### [What to work on]
The entries below must be returned exactly as they stand.

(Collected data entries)
--- START ---
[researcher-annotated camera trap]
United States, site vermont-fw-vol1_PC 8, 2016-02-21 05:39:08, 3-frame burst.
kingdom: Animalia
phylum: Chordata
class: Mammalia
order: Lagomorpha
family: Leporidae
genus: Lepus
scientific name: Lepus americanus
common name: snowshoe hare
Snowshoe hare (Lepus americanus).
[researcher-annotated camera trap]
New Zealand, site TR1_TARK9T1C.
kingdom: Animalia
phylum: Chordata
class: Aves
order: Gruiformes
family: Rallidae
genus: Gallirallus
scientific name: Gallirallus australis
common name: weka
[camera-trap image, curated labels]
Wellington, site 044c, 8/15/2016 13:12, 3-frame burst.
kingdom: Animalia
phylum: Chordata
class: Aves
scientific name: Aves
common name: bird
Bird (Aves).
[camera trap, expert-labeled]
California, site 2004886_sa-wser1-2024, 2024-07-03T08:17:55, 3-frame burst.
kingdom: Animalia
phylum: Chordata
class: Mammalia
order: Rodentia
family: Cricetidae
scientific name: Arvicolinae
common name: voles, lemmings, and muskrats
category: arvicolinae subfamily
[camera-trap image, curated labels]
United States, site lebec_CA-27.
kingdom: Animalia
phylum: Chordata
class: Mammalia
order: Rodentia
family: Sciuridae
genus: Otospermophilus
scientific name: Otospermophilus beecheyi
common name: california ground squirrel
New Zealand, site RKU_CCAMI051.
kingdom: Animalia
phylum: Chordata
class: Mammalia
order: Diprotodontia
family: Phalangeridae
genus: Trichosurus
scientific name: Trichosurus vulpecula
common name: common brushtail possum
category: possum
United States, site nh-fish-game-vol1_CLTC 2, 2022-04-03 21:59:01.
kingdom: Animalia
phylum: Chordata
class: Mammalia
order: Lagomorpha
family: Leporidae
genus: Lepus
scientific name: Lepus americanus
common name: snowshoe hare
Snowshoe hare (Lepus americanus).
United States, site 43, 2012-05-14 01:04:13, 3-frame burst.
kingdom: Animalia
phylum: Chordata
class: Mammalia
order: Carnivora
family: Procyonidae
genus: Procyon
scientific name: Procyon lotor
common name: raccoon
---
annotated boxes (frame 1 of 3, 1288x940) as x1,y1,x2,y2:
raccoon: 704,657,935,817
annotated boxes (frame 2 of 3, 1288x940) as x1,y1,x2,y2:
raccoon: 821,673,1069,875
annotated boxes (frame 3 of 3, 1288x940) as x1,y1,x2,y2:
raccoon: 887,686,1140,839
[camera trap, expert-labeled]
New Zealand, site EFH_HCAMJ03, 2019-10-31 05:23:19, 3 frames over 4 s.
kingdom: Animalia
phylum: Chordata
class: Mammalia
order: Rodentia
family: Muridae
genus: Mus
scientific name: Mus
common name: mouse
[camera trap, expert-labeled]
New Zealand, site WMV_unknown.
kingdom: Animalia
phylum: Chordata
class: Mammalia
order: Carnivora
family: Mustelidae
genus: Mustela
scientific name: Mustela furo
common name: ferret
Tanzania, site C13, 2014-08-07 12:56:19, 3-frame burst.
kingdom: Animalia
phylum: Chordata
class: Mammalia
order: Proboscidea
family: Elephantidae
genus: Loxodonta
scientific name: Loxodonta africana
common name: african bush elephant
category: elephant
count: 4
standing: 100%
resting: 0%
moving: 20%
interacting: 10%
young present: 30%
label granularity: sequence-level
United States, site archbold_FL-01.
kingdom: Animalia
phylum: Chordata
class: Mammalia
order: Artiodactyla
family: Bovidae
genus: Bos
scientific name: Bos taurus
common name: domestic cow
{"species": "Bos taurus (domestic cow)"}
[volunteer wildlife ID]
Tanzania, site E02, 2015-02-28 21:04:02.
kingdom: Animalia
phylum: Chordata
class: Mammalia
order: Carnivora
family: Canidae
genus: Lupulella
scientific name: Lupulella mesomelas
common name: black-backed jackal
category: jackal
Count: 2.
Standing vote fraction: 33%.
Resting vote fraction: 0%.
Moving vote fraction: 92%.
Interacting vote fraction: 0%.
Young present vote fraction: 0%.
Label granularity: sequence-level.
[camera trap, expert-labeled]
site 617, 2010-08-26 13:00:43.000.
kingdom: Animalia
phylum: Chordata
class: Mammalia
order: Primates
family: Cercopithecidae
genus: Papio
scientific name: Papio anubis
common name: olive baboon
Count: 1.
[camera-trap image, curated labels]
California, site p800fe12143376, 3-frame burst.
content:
--- END ---
### [Written response]
[researcher-annotated camera trap]
United States, site vermont-fw-vol1_PC 8, 2016-02-21 05:39:08, 3-frame burst.
kingdom: Animalia
phylum: Chordata
class: Mammalia
order: Lagomorpha
family: Leporidae
genus: Lepus
scientific name: Lepus americanus
common name: snowshoe hare
Snowshoe hare (Lepus americanus).
[researcher-annotated camera trap]
New Zealand, site TR1_TARK9T1C.
kingdom: Animalia
phylum: Chordata
class: Aves
order: Gruiformes
family: Rallidae
genus: Gallirallus
scientific name: Gallirallus australis
common name: weka
[camera-trap image, curated labels]
Wellington, site 044c, 8/15/2016 13:12, 3-frame burst.
kingdom: Animalia
phylum: Chordata
class: Aves
scientific name: Aves
common name: bird
Bird (Aves).
[camera trap, expert-labeled]
California, site 2004886_sa-wser1-2024, 2024-07-03T08:17:55, 3-frame burst.
kingdom: Animalia
phylum: Chordata
class: Mammalia
order: Rodentia
family: Cricetidae
scientific name: Arvicolinae
common name: voles, lemmings, and muskrats
category: arvicolinae subfamily
[camera-trap image, curated labels]
United States, site lebec_CA-27.
kingdom: Animalia
phylum: Chordata
class: Mammalia
order: Rodentia
family: Sciuridae
genus: Otospermophilus
scientific name: Otospermophilus beecheyi
common name: california ground squirrel
New Zealand, site RKU_CCAMI051.
kingdom: Animalia
phylum: Chordata
class: Mammalia
order: Diprotodontia
family: Phalangeridae
genus: Trichosurus
scientific name: Trichosurus vulpecula
common name: common brushtail possum
category: possum
United States, site nh-fish-game-vol1_CLTC 2, 2022-04-03 21:59:01.
kingdom: Animalia
phylum: Chordata
class: Mammalia
order: Lagomorpha
family: Leporidae
genus: Lepus
scientific name: Lepus americanus
common name: snowshoe hare
Snowshoe hare (Lepus americanus).
United States, site 43, 2012-05-14 01:04:13, 3-frame burst.
kingdom: Animalia
phylum: Chordata
class: Mammalia
order: Carnivora
family: Procyonidae
genus: Procyon
scientific name: Procyon lotor
common name: raccoon
---
annotated boxes (frame 1 of 3, 1288x940) as x1,y1,x2,y2:
raccoon: 704,657,935,817
annotated boxes (frame 2 of 3, 1288x940) as x1,y1,x2,y2:
raccoon: 821,673,1069,875
annotated boxes (frame 3 of 3, 1288x940) as x1,y1,x2,y2:
raccoon: 887,686,1140,839
[camera trap, expert-labeled]
New Zealand, site EFH_HCAMJ03, 2019-10-31 05:23:19, 3 frames over 4 s.
kingdom: Animalia
phylum: Chordata
class: Mammalia
order: Rodentia
family: Muridae
genus: Mus
scientific name: Mus
common name: mouse
[camera trap, expert-labeled]
New Zealand, site WMV_unknown.
kingdom: Animalia
phylum: Chordata
class: Mammalia
order: Carnivora
family: Mustelidae
genus: Mustela
scientific name: Mustela furo
common name: ferret
Tanzania, site C13, 2014-08-07 12:56:19, 3-frame burst.
kingdom: Animalia
phylum: Chordata
class: Mammalia
order: Proboscidea
family: Elephantidae
genus: Loxodonta
scientific name: Loxodonta africana
common name: african bush elephant
category: elephant
count: 4
standing: 100%
resting: 0%
moving: 20%
interacting: 10%
young present: 30%
label granularity: sequence-level
United States, site archbold_FL-01.
kingdom: Animalia
phylum: Chordata
class: Mammalia
order: Artiodactyla
family: Bovidae
genus: Bos
scientific name: Bos taurus
common name: domestic cow
{"species": "Bos taurus (domestic cow)"}
[volunteer wildlife ID]
Tanzania, site E02, 2015-02-28 21:04:02.
kingdom: Animalia
phylum: Chordata
class: Mammalia
order: Carnivora
family: Canidae
genus: Lupulella
scientific name: Lupulella mesomelas
common name: black-backed jackal
category: jackal
Count: 2.
Standing vote fraction: 33%.
Resting vote fraction: 0%.
Moving vote fraction: 92%.
Interacting vote fraction: 0%.
Young present vote fraction: 0%.
Label granularity: sequence-level.
[camera trap, expert-labeled]
site 617, 2010-08-26 13:00:43.000.
kingdom: Animalia
phylum: Chordata
class: Mammalia
order: Primates
family: Cercopithecidae
genus: Papio
scientific name: Papio anubis
common name: olive baboon
Count: 1.
[camera-trap image, curated labels]
California, site p800fe12143376, 3-frame burst.
content:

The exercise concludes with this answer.